Thursday, January 26, 2012
DAP’s Lim Kit Siang pushed the federal government to explain the prime minister’s asset freeze announcement on the scandal-tainted RM336.64 million national cattle farming project.
The veteran lawmaker said that the government needed the clear the air over allegations of confusion between which NFC it had acted on, whether it was the national feedlot centre project, or the national feedlot corporation that it picked to run the operations.
“With the claim that the Auditor-General had confused the two entities, NFC and NFCorp, Malaysians want to know whether the freezing of assets announced by the Prime Minister Datuk Seri Najib Razak earlier this month was with regard to NFC or NFCorp or both,” he said in a statement today.
“Who can give this clarification?” Lim (picture) pressed.
The Ipoh Timor MP denounced NFCorp chairman, Datuk Seri Mohamad Salleh for fussing over “semantics” instead of taking responsibility for a multi-million ringgit national project using taxpayers money.
He said the husband to minister Datuk Seri Shahrizat Abdul Jalil deserved public censure for trying to divert attention by claiming that the Auditor-General had confused the two entities that share the same NFC initials, when Tan Sri Ambrin Buang had done no such thing in the 2010 audit report.
“Is Mohamad Salleh seriously claiming that the NFCorp owes no duty of public accountability and responsibility for any misuse of public funds given to NFCorp,” he asked.
He pointed out the massive sums of money involved, from the RM73.64 million from the Agriculture and Agro-based Industries Ministry in development and operational costs to the RM13 million start-up grant approved to NFCorp in September 2007 and to the RM250 million soft loan awarded to the corporation in an agreement signed on December 2007.
Ambrin was reported saying again today that there were several weaknesses in the implementation of the feedlot centre project.
“Why else would the government have, in May 2009, postponed the implementation pending viability and business model studies on the centre?” he was quoted as saying today by The Star newspaper.
“Whether there are elements of misappropriation is for authorities like the police and the Malaysian Anti-Corruption Commission to investigate,” he was quoted saying, adding that his audit department made no mention of misappropriation of funds as it was beyond the scope of its powers.
Ambrin said the audit was to determine whether the centre had been carefully planned, prudently carried out and met its objective.
“Audit analysis showed the objective of the centre had not been fully met and this was due to various factors as explained in the Auditor-General’s Report 2010,” he said.
In his report, the project did not meet its production target of 38,600 head of cattle in 2010 because the Entrepreneur Development Programme involving 130 satellite farm entrepreneurs had not been implemented.

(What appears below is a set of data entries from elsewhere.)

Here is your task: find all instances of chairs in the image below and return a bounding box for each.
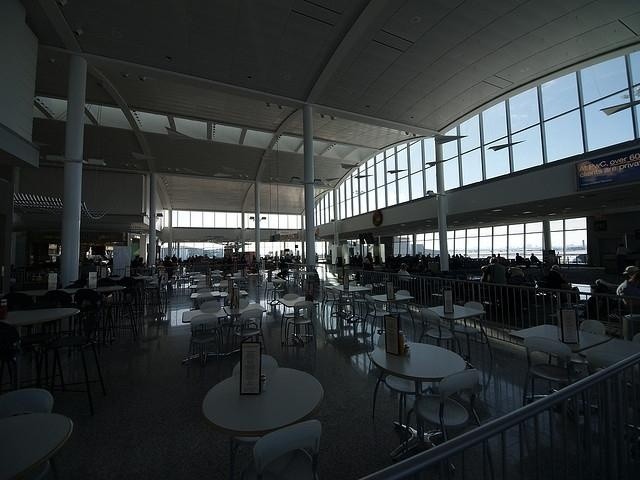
[181,271,322,362]
[248,420,324,478]
[2,273,177,412]
[508,310,639,478]
[322,274,495,415]
[231,354,279,376]
[413,367,490,473]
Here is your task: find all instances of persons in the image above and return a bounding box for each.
[616,266,640,314]
[616,243,632,279]
[131,253,300,275]
[350,251,571,290]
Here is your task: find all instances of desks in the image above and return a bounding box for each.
[369,342,467,473]
[202,367,325,478]
[4,414,75,479]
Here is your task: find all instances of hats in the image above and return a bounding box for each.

He also said NFCorp was a RM1 share registered company with the Ministry of Finance Incorporated, adding that the RM1.1 million in paid-up capital had been contributed by Agroscience Industries Sdn Bhd, owned by the Agriculture and Agro-based Industries Ministry.
The publicly-funded company hit the headlines following last year’s Auditor-General’s Report, and has continued to hog the limelight after it was linked to minister Datuk Seri Shahrizat Abdul Jalil’s family.
PKR has since made several revelations relating to the scandal, including NFCorp’s purchase of two luxury condominium units in Bangsar, Kuala Lumpur, and the alleged use of project funds to pay for Shahrizat and her family’s personal expenses.
The opposition party has also alleged that Shahrizat’s family used nearly RM600,000 from NFCorp’s funds to settle their credit card bills in 2009.
But the management of NFCorp has maintained that the credit card expenses were solely for business purposes.